**WHAT TO DO:**
1 > Please list every person named in the Red Square restaurant article.
2 > Reproduce the Red Square restaurant article word for word, from "Restaurant information" up to and including "years of service.".

**TEXT SEGMENT:**
Restaurant information
- Established: 1999
- Closed: November 17, 2019
- Previous owners: SBE and Disruptive Restaurant Group
- Head chef: Chris Conlon
- Food type: American cuisine Eastern European cuisine
- Dress code: Casual
- Location: 3950 S Las Vegas Blvd, Las Vegas, Clark County, Nevada, 89119, United States
- Coordinates: 36°05′31.9″N 115°10′36″W﻿ / ﻿36.092194°N 115.17667°W
- Reservations: Suggested

= Red Square (restaurant) =

Red Square was a Russian-themed restaurant and bar located in the Mandalay Bay Resort in Las Vegas, Nevada and at the Tropicana Atlantic City in Atlantic City, New Jersey. The Atlantic City location closed in 2012, followed by the Las Vegas restaurant closing in November 2019, after twenty years of service.

==History==

===Las Vegas location===

Red Square opened at Mandalay Bay Resort in Las Vegas, Nevada in 1999. The restaurant was operated by The Light Group and Brian Massie served as executive chef. In February 2019, Disruptive Restaurant Group took over management. The Las Vegas location closed in November 2019. This restaurant was not opened by The Light Group it was sold to them by China Grill Management but opened by China Grill Management Executive Chef Frank Copestick

===Atlantic City location===

Red Square opened in Atlantic City at the Tropicana in 2007. The Atlantic City location closed in 2012.

**DATA RECORDS:**
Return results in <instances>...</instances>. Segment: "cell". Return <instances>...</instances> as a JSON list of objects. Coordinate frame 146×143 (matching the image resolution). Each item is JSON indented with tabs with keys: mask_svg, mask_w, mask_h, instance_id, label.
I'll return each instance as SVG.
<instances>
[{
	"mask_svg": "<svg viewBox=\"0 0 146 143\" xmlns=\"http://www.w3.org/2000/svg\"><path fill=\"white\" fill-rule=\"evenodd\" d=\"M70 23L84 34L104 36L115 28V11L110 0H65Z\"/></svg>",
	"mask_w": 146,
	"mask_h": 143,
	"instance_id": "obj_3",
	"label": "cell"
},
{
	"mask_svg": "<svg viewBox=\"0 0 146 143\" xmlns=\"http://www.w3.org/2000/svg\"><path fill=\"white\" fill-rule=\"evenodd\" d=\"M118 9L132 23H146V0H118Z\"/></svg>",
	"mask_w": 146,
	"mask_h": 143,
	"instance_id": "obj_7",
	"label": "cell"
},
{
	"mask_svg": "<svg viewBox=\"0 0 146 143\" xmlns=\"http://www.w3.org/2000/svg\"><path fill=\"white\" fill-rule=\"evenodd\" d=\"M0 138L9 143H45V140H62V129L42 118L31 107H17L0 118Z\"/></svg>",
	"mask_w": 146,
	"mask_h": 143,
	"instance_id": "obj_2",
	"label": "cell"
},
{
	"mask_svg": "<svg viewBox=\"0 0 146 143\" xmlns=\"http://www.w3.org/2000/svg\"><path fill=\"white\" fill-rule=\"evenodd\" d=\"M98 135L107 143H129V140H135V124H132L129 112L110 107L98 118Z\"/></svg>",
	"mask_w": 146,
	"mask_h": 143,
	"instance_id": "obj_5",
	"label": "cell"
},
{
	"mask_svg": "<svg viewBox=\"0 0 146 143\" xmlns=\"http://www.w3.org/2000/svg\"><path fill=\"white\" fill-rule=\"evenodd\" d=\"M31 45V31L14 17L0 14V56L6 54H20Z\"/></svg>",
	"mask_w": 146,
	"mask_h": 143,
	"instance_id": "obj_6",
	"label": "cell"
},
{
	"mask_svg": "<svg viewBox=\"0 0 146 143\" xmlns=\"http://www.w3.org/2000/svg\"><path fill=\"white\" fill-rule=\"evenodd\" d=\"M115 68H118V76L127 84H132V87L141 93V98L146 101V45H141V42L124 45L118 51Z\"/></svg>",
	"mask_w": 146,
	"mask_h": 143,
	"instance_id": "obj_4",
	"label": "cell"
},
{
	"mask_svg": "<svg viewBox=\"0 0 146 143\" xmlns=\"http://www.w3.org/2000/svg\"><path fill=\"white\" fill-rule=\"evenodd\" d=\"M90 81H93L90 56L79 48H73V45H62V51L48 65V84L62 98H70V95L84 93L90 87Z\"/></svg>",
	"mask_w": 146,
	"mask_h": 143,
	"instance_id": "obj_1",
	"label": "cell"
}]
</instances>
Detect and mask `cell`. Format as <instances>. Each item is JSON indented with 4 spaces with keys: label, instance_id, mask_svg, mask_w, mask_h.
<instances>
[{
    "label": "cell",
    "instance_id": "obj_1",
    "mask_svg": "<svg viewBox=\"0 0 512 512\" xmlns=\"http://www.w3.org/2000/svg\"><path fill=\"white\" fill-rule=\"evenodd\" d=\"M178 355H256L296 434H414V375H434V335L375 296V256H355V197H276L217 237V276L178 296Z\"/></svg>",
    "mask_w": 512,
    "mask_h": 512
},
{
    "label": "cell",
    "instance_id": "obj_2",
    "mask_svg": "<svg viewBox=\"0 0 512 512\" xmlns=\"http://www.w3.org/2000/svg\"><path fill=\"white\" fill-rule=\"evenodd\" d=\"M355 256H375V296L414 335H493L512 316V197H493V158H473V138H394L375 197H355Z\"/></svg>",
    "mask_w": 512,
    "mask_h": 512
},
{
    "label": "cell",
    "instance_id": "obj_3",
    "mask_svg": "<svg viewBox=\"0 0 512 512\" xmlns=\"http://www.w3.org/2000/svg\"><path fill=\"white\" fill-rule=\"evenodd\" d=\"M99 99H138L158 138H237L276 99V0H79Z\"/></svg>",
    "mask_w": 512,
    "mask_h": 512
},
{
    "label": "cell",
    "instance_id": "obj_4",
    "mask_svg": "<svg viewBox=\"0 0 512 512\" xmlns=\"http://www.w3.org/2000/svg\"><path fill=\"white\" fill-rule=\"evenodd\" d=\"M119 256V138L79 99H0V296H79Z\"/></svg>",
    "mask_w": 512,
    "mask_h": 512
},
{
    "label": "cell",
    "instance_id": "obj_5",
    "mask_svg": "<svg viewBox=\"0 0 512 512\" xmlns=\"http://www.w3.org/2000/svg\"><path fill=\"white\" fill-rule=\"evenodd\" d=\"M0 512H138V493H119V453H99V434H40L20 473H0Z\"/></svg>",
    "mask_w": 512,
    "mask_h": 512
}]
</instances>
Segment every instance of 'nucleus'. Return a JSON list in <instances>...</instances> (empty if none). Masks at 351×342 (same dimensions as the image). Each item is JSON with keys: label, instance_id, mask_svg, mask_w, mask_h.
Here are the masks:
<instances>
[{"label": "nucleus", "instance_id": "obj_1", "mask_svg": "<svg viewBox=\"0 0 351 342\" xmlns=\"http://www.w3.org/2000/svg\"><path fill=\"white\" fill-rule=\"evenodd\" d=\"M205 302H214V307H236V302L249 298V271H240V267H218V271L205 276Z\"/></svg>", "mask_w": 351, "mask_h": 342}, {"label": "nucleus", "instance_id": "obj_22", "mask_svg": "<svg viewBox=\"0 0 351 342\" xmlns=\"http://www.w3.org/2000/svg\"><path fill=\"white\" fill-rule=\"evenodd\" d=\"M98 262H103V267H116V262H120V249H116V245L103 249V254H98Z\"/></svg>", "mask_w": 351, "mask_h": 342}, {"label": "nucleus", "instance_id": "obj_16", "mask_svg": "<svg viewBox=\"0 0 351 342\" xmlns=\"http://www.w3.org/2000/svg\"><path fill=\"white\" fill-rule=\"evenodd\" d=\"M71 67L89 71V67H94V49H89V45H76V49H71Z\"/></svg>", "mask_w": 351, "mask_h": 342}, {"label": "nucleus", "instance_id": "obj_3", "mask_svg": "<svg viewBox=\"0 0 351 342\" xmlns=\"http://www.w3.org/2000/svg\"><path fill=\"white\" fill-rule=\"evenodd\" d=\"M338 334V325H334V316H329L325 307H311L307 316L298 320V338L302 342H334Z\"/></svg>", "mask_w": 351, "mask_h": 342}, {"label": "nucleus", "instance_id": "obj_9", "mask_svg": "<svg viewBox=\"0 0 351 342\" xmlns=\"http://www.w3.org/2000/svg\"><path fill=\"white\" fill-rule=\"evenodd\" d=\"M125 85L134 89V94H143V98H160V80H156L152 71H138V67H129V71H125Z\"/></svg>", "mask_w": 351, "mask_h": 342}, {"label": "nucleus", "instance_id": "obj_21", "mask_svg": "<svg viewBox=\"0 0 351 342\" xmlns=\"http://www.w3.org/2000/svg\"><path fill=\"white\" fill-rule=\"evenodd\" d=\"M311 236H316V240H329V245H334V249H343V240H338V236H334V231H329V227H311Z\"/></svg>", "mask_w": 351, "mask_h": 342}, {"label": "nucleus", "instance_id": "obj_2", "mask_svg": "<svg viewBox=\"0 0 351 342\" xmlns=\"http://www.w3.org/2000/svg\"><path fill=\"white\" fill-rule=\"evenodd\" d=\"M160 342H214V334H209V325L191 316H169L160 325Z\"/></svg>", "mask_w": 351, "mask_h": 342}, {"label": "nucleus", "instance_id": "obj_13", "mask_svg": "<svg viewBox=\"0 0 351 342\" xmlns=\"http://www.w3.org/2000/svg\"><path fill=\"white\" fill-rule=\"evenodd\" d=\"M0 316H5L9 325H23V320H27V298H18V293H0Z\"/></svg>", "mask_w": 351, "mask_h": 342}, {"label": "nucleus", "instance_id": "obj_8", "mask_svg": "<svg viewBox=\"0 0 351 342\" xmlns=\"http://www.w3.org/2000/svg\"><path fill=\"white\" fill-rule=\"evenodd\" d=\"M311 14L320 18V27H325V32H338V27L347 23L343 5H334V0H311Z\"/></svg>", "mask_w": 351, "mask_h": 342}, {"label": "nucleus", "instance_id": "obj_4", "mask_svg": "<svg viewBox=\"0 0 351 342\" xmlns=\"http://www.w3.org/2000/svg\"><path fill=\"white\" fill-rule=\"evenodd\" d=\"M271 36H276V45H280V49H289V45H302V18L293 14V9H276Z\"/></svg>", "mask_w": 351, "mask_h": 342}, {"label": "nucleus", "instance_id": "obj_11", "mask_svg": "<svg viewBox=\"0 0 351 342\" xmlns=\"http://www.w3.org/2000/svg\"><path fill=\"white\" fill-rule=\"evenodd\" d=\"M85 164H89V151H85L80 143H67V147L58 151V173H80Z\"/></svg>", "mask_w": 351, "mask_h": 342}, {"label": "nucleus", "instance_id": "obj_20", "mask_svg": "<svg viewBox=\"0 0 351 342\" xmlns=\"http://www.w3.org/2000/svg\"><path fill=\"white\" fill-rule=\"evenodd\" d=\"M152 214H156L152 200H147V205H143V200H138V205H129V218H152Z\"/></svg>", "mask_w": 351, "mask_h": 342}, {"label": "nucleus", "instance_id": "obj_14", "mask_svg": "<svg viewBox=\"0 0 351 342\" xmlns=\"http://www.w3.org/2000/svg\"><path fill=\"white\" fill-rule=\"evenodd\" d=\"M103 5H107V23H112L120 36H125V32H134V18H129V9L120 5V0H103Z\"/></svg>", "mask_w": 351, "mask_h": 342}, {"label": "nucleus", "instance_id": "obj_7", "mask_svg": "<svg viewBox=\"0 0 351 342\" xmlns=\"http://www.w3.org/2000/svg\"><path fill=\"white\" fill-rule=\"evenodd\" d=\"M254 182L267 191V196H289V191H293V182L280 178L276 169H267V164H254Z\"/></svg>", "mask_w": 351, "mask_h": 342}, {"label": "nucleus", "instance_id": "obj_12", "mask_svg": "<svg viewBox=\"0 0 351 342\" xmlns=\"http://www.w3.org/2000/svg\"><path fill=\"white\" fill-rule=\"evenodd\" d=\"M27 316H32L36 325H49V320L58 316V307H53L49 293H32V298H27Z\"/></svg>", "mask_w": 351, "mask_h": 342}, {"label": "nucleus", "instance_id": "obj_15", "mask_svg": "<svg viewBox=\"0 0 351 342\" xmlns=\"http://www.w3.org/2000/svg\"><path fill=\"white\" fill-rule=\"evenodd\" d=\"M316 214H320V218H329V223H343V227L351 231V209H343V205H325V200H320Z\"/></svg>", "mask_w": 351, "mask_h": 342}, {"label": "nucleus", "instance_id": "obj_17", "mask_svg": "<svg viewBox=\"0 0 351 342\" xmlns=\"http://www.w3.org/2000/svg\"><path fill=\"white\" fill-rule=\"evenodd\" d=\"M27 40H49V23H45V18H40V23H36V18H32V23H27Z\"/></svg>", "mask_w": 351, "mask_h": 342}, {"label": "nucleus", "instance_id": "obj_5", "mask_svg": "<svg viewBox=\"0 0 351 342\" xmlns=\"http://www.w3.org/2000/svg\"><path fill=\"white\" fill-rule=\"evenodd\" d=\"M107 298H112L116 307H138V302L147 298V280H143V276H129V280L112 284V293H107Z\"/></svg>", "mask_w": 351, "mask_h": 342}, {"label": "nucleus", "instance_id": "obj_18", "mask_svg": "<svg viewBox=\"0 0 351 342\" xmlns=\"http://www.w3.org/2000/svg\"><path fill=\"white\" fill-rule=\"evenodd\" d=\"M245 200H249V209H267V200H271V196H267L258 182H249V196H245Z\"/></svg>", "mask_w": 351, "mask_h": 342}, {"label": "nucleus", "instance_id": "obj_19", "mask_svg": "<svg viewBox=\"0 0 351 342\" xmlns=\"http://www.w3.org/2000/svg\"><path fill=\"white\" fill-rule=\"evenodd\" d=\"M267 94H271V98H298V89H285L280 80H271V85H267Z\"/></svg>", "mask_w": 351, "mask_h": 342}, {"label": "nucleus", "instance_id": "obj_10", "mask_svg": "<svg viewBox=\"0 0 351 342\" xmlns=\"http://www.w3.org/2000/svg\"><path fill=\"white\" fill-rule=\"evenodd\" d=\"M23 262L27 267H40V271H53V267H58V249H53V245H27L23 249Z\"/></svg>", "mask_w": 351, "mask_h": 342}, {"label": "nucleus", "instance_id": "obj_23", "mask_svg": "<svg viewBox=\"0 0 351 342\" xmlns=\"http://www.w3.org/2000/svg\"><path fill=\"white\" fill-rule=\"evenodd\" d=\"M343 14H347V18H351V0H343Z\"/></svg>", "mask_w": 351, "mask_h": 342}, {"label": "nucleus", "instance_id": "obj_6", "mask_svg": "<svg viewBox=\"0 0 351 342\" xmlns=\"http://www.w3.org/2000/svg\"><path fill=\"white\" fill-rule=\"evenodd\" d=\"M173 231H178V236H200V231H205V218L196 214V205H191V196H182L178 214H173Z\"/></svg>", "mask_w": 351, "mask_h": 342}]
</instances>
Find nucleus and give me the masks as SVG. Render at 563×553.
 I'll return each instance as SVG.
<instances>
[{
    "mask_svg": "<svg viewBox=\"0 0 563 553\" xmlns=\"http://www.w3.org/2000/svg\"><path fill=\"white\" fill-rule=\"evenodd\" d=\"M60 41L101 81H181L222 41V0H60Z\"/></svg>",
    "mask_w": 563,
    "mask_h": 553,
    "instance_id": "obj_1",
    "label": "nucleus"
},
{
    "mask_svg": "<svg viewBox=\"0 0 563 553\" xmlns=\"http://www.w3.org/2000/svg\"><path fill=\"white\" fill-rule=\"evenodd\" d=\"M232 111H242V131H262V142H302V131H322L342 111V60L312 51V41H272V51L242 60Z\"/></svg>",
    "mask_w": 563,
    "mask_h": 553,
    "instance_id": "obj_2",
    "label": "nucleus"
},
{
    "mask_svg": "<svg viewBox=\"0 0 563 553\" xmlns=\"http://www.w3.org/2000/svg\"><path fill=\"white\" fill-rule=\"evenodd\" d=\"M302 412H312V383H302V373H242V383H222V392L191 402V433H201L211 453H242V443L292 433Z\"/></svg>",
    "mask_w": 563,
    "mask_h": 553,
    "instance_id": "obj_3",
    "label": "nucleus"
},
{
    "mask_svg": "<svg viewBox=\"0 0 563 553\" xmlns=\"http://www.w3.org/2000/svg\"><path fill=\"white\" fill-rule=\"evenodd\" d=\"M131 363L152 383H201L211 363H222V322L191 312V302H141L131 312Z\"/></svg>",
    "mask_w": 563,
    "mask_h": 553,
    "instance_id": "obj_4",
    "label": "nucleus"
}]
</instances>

**RESPONSES PER TASK:**
1 > Chris Conlon, Brian Massie, Frank Copestick

2 >
Restaurant information
- Established: 1999
- Closed: November 17, 2019
- Previous owners: SBE and Disruptive Restaurant Group
- Head chef: Chris Conlon
- Food type: American cuisine Eastern European cuisine
- Dress code: Casual
- Location: 3950 S Las Vegas Blvd, Las Vegas, Clark County, Nevada, 89119, United States
- Coordinates: 36°05′31.9″N 115°10′36″W﻿ / ﻿36.092194°N 115.17667°W
- Reservations: Suggested

= Red Square (restaurant) =

Red Square was a Russian-themed restaurant and bar located in the Mandalay Bay Resort in Las Vegas, Nevada and at the Tropicana Atlantic City in Atlantic City, New Jersey. The Atlantic City location closed in 2012, followed by the Las Vegas restaurant closing in November 2019, after twenty years of service.